== Tekstfragment ==
_ _ _ _

Vader Jakob
8. Jakobs worsteling bij Pniël
Laban met zijn mannen was naar huis vertrokken en Jakob zette de reis voort naar Kanaän, het land van zijn vaderen. Niet lang hierna liet de Heere hem zien hoe groot en machtig Hij was om hem te beschermen. Jakob zag zich op een keer omringd door een dubbel leger van engelen (Gen. 31:1). Dat alles tot bemoediging van hem die straks zijn broer Ezau zou moeten ontmoeten. Eén engel sloeg eens 185.000 Assyriërs dood en Jakob kreeg een dubbel leger van engelen te zien. De plaats waar dat gebeurde, noemde hij Mahanáïm.
Toen Jakob in de buurt van het gebied van Ezau kwam, stuurde hij boden vooruit om zijn komst te melden en zei: ’Vertel aan mijn heer Ezau dat ik met mijn familie en veestapel door zijn gebied hoop te trekken en vraag hem of hij mij dat welwillend zal toestaan’ (Gen. 32:5 met de kanttek.). Niet lang hierna kwamen de boden terug met de ontstellende mededeling: ’Ezau trekt u tegemoet met vierhonderd gewapende mannen!’ Toen wist Jakob zich geen raad meer en de moed zonk hem in de schoenen. Hij vreesde dat zijn broer op hem en de zijnen wraak zou nemen voor zijn bedrog van twintig jaar geleden. Uit voorzorg verdeelde Jakob alles wat van hem was in twee groepen. Zou Ezau de ene groep slaan, dan zou het andere deel mogelijk nog kunnen ontsnappen.

_ _ _ _

== Gegevens ==
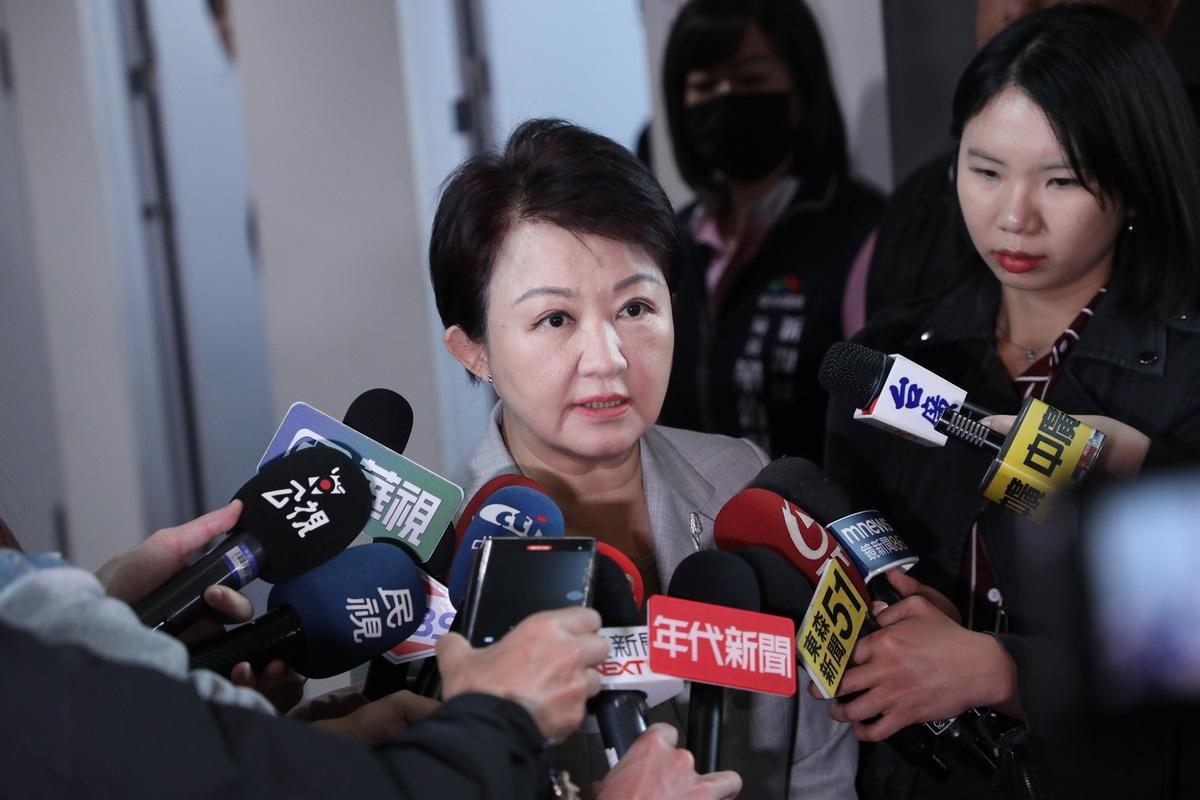 盧秀燕呼籲中央爭取台灣晶片出口美國豁免關稅。 圖：台中市政府/提供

_ _ _ _

== Opdrachten ==
a) Vat in het tekstfragment over Jakob de alinea die begint met "Toen Jakob in de buurt van het gebied van Ezau kwam" samen als een korte opsomming van de belangrijkste feiten.
b) Welke naam gaf Jakob volgens het tekstfragment over Jakob aan de plaats waar hij het dubbele leger van engelen zag?
c) Schrijf het tekstfragment over Jakob verder, te beginnen na de laatste zin.

== Verwachte antwoorden ==
a)
- Toen Jakob in de buurt van Ezaus gebied kwam, stuurde hij boden vooruit.
- Zij moesten Ezau om toestemming vragen om met familie en vee door zijn gebied te trekken.
- De boden kwamen terug met het bericht dat Ezau hem tegemoet trok met vierhonderd gewapende mannen.
- Jakob raakte in paniek en vreesde wraak voor zijn bedrog van twintig jaar eerder.
- Uit voorzorg verdeelde hij alles wat hij had in twee groepen, zodat één groep kon ontsnappen als Ezau de andere zou aanvallen.

b) Mahanáïm.

c)
Het laat ons zien dat Jakob de toekomst heel donker inzag. Aan het verschijnen van de engelen in Mahanáïm had hij geen houvast meer en in zijn grote nood vluchtte hij in gebed tot de Heere. Hij riep uit: ’O Heere, God van mijn vader Abraham en Izak, zou U voor mij willen zorgen? U hebt gegeven dat ik slechts met een staf over de Jordaan ben gegaan en nu keer ik terug met vrouwen, kinderen en veel vee. Wat hebt U mij al die jaren gezegend en ik ben het, Heere, niet waard dat U me dat gedaan hebt. Ik heb verdiend dat U niet meer naar mij omziet. Maar Heere, ik pleit op Uw belofte en toezegging, want U hebt beloofd: Ik zal gewisselijk bij u weldoen, en Ik zal uw zaad stellen als het zand der zee, dat vanwege de menigte niet geteld kan worden (Gen. 32:12). O Heere, sta mij bij en red me uit de hand van Ezau, want ik vrees dat hij mij en mijn kinderen doden zal.’ Toen ging de zon onder en werd het nacht.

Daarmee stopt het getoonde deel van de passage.